You’ve probably come across it before in your life. You head out with your friends, enjoy a dinner and maybe a round of drinks. For the most part, everyone is laughing on the conversation. But one of your friends seems a little disengaged, a little too quiet. You realize that they’ve been like that for as long as you can remember, too. Sure, you’re generally very amiable with them, but once or twice you couldn’t help but think they’re a bit snobbish for brushing off your attempts to pull them into the mix.
Here’s the rub: it may not be snobbishness that’s holding your friend back. It might not even be shyness (though shyness does come with the package). It could simply be due to their heightened anxiety – it’s more rooted in fear than anything else. And the best way to help is to recognize it.
Holly Riordan, a contributor for Thought Catalog, had this to say about her own experiences with the horrors of anxiety:
“I’m terrified of talking on the phone and starting conversations with strangers. I’m even scared of texting certain friends and coming on too strong, of graduating from a concerned friend to an annoying nuisance. So I delete messages. I wait too long to answer back. I don’t let on that I care… But I care more than anyone realizes. I care so much it hurts.”
She then goes on to admit that she comes across as a snob, or as a (B-word). She doesn’t try to be, though – that’s simply how anxiety works. It takes your intention to care or be part of an interaction, then fills your head with such horrible ideas and scenarios that you can’t help but back off. So instead of risking embarrassing yourself or looking foolish, you back off.
Calm Clinic explains the spiral: “It is a vicious cycle wherein you feel anxious about speaking, then you find that you can’t speak because you’re too anxious about speaking, then you become anxious about not being able to speak, and the cycle perpetuates itself.”
That’s much worse than good, old-fashioned shyness. Shyness may manifest in a few tendencies, but it typically doesn’t derail one’s whole social life; anxiety does.
How To Help
So, how do you help someone if you feel they suffer from anxiety? Well, don’t just tell them to “calm down”, and don’t avoid them either. Those actions may pile on the pressure and make things worse.

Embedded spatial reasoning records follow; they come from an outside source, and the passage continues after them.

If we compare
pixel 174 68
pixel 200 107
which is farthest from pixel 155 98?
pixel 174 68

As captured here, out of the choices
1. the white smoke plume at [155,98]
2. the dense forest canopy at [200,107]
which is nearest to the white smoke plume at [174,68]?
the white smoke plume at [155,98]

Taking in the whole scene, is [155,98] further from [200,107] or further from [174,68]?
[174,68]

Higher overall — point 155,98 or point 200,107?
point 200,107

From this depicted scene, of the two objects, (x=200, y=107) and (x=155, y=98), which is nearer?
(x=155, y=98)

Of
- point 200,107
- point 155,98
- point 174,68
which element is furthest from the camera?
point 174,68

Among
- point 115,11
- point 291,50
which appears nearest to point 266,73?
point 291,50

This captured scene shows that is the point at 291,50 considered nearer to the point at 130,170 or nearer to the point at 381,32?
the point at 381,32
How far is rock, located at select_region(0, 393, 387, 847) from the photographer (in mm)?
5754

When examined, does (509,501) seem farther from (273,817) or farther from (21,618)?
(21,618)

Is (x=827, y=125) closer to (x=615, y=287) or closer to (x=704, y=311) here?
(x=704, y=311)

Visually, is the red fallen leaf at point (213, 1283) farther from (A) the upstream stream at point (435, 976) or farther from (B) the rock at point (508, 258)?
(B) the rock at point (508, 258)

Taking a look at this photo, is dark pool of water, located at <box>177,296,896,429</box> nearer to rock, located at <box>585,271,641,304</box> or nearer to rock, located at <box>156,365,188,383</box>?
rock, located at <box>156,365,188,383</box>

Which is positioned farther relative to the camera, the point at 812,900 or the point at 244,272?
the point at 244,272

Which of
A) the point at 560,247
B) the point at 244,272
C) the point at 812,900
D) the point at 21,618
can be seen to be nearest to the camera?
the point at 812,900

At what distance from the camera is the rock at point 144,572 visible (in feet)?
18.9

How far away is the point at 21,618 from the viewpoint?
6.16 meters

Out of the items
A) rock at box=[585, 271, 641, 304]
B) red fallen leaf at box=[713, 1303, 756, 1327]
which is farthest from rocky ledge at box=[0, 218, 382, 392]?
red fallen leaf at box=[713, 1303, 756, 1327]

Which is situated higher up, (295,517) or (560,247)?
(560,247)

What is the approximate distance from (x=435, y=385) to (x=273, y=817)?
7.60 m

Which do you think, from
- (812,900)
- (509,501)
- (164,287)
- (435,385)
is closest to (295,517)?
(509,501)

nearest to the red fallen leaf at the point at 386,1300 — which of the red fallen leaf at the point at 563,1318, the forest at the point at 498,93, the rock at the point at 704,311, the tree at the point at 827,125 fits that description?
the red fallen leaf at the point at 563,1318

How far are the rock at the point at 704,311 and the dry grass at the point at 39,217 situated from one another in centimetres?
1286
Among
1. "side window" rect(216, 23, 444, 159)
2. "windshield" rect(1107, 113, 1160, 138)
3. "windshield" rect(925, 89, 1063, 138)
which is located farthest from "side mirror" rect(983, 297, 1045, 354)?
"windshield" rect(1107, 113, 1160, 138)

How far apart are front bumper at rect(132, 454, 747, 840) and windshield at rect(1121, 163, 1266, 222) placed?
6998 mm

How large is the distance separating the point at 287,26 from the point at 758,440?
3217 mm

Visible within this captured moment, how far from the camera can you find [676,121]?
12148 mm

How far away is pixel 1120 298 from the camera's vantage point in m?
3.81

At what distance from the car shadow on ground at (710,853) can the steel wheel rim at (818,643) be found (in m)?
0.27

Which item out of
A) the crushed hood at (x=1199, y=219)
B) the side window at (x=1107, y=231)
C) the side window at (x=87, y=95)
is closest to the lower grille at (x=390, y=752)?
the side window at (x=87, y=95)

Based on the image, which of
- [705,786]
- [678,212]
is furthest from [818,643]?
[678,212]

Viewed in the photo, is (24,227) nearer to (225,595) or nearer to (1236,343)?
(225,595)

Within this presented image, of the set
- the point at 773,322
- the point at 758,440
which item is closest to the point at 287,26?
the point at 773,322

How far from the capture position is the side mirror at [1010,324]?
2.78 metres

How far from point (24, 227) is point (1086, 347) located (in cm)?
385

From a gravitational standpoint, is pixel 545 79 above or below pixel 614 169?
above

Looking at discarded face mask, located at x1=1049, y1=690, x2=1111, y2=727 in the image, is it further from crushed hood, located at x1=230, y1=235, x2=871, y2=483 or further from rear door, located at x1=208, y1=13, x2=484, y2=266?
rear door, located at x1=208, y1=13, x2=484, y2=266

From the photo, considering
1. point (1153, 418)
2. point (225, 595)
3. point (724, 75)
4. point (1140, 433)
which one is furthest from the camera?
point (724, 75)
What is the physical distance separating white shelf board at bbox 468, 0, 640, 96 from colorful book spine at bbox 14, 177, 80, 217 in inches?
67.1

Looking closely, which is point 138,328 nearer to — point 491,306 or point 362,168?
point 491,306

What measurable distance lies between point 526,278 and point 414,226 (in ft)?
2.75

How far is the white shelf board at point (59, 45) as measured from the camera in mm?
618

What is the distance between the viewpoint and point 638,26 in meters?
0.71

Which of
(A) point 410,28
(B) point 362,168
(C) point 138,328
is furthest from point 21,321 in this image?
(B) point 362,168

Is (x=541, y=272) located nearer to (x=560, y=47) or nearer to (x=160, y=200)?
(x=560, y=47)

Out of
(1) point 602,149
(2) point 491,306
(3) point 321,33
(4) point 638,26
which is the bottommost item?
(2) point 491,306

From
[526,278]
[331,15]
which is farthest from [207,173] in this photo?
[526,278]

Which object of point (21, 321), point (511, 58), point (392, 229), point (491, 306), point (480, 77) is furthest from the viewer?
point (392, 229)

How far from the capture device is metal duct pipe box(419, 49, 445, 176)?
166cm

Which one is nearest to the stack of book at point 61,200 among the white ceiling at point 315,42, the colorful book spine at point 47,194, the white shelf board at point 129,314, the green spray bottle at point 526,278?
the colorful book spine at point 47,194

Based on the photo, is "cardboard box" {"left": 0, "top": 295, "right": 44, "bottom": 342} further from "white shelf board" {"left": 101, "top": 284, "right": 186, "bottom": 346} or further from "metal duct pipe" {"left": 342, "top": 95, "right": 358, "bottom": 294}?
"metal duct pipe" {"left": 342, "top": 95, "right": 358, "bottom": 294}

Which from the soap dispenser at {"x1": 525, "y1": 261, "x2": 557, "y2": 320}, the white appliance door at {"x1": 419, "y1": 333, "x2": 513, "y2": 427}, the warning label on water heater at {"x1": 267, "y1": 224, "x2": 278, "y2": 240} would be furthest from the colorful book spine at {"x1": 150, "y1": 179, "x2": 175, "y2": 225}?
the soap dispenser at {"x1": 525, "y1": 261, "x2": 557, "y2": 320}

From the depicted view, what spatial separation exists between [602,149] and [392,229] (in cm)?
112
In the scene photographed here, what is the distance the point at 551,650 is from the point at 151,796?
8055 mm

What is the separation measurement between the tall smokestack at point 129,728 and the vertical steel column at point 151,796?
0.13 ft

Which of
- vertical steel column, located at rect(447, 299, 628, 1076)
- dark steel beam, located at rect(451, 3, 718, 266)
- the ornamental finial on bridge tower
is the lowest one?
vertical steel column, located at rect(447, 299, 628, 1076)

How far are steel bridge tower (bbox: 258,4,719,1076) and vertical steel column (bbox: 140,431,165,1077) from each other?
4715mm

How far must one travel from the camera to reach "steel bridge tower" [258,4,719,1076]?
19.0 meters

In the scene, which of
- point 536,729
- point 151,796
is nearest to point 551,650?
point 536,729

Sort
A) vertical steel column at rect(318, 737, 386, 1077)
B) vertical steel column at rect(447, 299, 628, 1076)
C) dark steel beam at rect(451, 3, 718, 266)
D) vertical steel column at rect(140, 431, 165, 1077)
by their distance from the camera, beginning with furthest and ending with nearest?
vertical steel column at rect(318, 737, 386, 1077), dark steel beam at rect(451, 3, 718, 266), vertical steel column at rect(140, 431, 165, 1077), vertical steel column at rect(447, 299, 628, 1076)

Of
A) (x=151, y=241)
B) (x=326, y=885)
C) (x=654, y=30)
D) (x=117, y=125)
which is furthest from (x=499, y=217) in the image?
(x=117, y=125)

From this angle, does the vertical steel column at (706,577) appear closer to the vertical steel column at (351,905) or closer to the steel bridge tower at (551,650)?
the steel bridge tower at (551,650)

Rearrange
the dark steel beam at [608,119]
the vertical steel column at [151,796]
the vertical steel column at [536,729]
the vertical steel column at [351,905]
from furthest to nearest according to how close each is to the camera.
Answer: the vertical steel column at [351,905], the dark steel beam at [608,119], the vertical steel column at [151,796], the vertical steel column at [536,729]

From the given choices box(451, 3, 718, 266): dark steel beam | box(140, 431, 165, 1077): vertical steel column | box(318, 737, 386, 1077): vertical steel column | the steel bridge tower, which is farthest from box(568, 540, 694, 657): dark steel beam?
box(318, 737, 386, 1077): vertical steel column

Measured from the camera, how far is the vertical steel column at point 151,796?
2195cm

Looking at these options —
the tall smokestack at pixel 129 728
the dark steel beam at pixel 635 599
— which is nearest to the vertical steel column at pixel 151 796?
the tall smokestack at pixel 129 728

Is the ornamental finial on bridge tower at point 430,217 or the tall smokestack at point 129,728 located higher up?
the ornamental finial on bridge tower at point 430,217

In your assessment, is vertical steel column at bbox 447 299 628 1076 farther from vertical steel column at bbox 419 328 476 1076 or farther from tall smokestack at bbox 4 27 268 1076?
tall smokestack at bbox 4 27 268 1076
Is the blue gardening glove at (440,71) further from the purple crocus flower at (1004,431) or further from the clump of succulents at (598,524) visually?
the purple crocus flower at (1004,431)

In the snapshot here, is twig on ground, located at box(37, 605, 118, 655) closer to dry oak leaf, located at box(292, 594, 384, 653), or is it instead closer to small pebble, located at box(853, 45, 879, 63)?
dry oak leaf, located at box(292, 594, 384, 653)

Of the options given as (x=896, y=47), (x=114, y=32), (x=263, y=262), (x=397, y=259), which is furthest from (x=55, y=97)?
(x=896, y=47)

Instead, spend time talking to them. Make it clear that you’re listening to them without being judgmental. Talk openly, and be sensitive in letting them know when you notice a change in their behavior. Once they seem more at ease, do encourage them to see health professionals, if they look like they need it. Accompanying them or assisting them in making an appointment would also go a long way.
And the usual rule of thumb, no matter what we’re dealing with, things become a lot easier when we put ourselves in someone else’s shoes.